× NETGEAR will be terminating ReadyCLOUD service by July 1st, 2023. For more details click here.
Orbi WiFi 7 RBE973
Reply

Re: rn104 updated to 6.4.0 and possible solution to random lock-ups

tripy
Aspirant

rn104 updated to 6.4.0 and possible solution to random lock-ups

Hello everyone,

I have updated my RN104 last week, and have been poised by the unit hanging up randomly since then.
I have searched andread a lot of posts here, and after 5 hard reboot and re-syncing, I may have found a solution.
At least, it's been 1 day the unit has not locked up, so I'm crossing my fingers.
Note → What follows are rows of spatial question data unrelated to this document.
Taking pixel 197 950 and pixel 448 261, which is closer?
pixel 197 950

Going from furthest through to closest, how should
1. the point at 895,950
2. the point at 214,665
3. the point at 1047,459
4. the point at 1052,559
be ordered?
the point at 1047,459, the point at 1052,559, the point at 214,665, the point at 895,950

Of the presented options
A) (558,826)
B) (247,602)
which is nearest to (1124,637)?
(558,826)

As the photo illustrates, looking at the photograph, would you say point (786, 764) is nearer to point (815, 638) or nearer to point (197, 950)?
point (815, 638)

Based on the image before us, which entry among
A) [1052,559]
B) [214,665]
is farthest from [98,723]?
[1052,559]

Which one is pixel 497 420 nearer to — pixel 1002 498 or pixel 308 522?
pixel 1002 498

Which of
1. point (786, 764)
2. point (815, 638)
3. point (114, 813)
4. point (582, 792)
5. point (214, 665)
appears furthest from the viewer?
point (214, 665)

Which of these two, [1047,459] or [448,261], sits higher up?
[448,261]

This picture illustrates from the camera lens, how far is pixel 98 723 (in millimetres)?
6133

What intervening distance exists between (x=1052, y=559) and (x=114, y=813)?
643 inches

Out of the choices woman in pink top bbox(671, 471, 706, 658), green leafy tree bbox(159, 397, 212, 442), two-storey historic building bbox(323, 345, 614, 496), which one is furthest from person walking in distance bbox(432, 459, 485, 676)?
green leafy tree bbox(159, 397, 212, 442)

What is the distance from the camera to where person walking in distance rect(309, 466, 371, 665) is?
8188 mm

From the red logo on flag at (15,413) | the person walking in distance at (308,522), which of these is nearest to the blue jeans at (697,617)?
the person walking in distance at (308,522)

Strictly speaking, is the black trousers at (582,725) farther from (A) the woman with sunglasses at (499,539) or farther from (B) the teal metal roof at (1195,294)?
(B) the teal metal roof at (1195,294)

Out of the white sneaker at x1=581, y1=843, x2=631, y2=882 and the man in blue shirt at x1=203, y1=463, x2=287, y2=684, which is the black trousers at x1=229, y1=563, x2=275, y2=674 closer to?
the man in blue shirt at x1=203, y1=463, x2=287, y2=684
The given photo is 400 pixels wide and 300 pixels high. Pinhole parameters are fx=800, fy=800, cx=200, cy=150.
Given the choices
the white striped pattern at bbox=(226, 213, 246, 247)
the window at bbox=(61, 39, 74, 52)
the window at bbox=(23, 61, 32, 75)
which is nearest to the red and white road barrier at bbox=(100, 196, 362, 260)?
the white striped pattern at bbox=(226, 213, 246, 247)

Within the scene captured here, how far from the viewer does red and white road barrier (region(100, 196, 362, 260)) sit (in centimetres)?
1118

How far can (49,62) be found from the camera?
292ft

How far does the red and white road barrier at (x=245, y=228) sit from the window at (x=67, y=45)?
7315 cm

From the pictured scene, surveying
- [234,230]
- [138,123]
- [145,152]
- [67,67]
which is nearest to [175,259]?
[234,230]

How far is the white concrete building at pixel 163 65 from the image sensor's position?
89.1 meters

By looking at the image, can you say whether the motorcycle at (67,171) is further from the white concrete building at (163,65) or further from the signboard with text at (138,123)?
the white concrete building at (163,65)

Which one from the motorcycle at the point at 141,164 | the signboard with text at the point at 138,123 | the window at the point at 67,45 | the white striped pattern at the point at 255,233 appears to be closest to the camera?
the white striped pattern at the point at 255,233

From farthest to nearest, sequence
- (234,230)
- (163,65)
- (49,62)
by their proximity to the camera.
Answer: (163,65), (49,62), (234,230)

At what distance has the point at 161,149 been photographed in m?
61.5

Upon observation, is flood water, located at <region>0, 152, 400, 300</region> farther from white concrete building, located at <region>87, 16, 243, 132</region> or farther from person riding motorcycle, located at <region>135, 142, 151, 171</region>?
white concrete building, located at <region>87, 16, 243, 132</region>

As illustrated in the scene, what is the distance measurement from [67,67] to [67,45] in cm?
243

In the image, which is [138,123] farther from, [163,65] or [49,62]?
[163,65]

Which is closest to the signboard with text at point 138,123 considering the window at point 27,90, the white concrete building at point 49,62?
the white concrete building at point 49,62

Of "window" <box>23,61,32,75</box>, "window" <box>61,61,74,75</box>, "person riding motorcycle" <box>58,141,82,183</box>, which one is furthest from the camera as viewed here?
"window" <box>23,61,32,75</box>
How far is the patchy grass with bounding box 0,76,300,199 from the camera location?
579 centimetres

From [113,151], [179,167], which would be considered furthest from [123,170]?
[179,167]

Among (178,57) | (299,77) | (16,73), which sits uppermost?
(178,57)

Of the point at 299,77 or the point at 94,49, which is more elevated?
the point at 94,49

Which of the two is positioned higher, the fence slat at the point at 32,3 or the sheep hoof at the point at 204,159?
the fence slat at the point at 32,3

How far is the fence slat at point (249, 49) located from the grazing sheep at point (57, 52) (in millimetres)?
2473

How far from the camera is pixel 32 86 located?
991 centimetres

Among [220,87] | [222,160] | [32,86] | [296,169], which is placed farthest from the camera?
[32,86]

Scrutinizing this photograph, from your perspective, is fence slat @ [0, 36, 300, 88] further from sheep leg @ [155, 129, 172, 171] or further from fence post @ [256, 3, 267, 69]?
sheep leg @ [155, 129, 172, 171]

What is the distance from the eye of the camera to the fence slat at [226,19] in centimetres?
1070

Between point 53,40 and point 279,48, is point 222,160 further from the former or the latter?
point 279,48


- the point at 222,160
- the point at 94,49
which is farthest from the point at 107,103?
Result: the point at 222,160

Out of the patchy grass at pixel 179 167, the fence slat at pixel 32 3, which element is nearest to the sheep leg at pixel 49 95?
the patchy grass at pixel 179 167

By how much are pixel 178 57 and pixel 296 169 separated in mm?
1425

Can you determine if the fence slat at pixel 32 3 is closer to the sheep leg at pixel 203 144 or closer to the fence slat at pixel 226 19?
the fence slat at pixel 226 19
The culprit, I think, might by the snapshot creation.
I had 3 share protected by snapshots. Documents, Caldav/Carddav hosting and my ebooks collection.
All those share had a daily snapshooting policy.

After reading the "FAQs on upgrading ReadyNAS firmware to 6.4.0" post linked in here, the last chapter caught my eye:
     btrfs-cleaner is commonly invoked after Smart Snapshot Management prunes older snapshots. ReadyNAS commonly prunes older snapshots based on its snapshot schedule.

Now, my nas is almost 80% full, and the snapshots where taking around 4Gb of space (out of a 4 disks Raid5 array of 6To usable).
As the unit completely locks up, no SSH-ing in to check how much CPU the btrfs-cleaner process takes, of course, and nothing in the syslog appart a bunch "@" at the time the hangs-up hapenned.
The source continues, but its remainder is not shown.